His face had twisted into something ugly, and sweat gathered thicker and thicker on his brow.

"Sir, one of our ships is sinking. Nothing to be done—the captain has had to run her toward shore."

"Two more won't hold out much longer either."

That shore belonged to the southeastern court—to the Xinguang District of Long City. And when all was said and done, it belonged to Long City.

"Why? Why is this happening?" James seized his second officer by the collar and roared into his face.

"Sir, their ships are somewhat sturdier than ours, their guns somewhat more powerful, their speed somewhat greater…"

A little here, a little there—add it all together and it was no longer a little of anything. It was a generational gap.

James released the man's collar in helpless resignation. "Do we have any chance of escape?"

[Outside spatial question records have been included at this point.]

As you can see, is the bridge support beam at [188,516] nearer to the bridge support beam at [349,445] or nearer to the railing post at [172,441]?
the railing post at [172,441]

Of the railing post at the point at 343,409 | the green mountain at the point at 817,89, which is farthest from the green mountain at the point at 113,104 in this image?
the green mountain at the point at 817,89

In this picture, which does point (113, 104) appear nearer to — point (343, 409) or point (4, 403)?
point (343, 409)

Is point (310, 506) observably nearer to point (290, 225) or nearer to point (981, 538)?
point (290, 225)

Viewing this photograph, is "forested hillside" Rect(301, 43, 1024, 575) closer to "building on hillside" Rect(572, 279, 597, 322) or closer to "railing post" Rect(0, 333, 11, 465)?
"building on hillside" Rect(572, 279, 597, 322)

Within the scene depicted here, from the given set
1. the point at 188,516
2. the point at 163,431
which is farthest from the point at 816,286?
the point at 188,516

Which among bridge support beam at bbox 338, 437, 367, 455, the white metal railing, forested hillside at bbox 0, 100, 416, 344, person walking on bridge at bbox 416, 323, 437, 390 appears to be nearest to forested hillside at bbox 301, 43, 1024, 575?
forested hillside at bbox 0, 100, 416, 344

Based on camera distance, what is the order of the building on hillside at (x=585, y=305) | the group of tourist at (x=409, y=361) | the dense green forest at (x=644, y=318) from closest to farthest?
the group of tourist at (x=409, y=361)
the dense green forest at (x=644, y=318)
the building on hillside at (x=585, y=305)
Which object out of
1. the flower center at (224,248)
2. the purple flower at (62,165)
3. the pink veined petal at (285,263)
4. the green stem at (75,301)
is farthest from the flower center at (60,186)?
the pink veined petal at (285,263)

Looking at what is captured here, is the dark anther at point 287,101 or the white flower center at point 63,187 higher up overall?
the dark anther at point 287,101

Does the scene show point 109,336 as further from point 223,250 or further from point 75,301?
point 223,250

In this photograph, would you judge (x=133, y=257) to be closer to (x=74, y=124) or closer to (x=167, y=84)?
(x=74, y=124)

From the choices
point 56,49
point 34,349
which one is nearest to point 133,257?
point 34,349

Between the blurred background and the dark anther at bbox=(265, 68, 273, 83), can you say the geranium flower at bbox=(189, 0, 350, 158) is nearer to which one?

"Sir, there might be a slim chance…"

A slim chance again! James kicked the second officer to the ground and slumped helplessly onto the sofa.

Another two hours passed, and two more warships had no choice but to head toward shore. The alternative was sinking to the bottom of the sea. Survival instinct gave them no other choice.

James's fleet ceased firing, and white flags broke out across every mast.

Wolf Soldiers boarded the flagship where James stood.

James straightened his collar, determined to keep up appearances even in defeat.

"I am a nobleman of the Kingdom of France. I would ask that you—"

Crack. A Wolf Soldier drove a rifle butt into him and sent him sprawling, then waved a hand.

"This is the one who ordered the shelling of Xinguang District? Like an old birthday god swallowing arsenic—he must be tired of living. Take him back!"

When James was brought before Ming Cheng, his legs gave out beneath him and he sank to his knees.

Because Ming Cheng's very first words were: *You dared to shell Xinguang District. How would you like to die?*

The fleet James had commanded—warships and cargo vessels together—was defeated in full. All hands across every ship numbered some eight thousand souls.

Of these, roughly three thousand were white men: the officers, the soldiers, the men in charge.

Some five thousand were Black, serving as sailors and as slaves.

There were also a handful of East Asian men, among them the interpreter, who had wet himself in terror.

All eight thousand were convicted of war crimes and sentenced to ten years of penal labor. After those ten years, they would regain their freedom.

Most importantly, Longcheng had captured this entire fleet—warships and cargo ships alike—worth a considerable fortune.

The money was almost beside the point. Longcheng was short on people at present, its shipyard still modest in size, its productive capacity limited. This captured fleet would serve the city well.

The eight thousand prisoners were transported to Longcheng aboard their own vessels and thrown into the Longcheng prison.

"No—you cannot do this to me! I am a nobleman! A *nobleman*!"

"Well, would you look at that—so this is what a foreign devil looks like? My, aren't they pale."

Ming Cheng, mindful of James's rank, ultimately decided against putting him to death.

Executing a nobleman carried consequences that could ripple wide.

Better to wait, then—and see just how much gold his family would send to ransom him.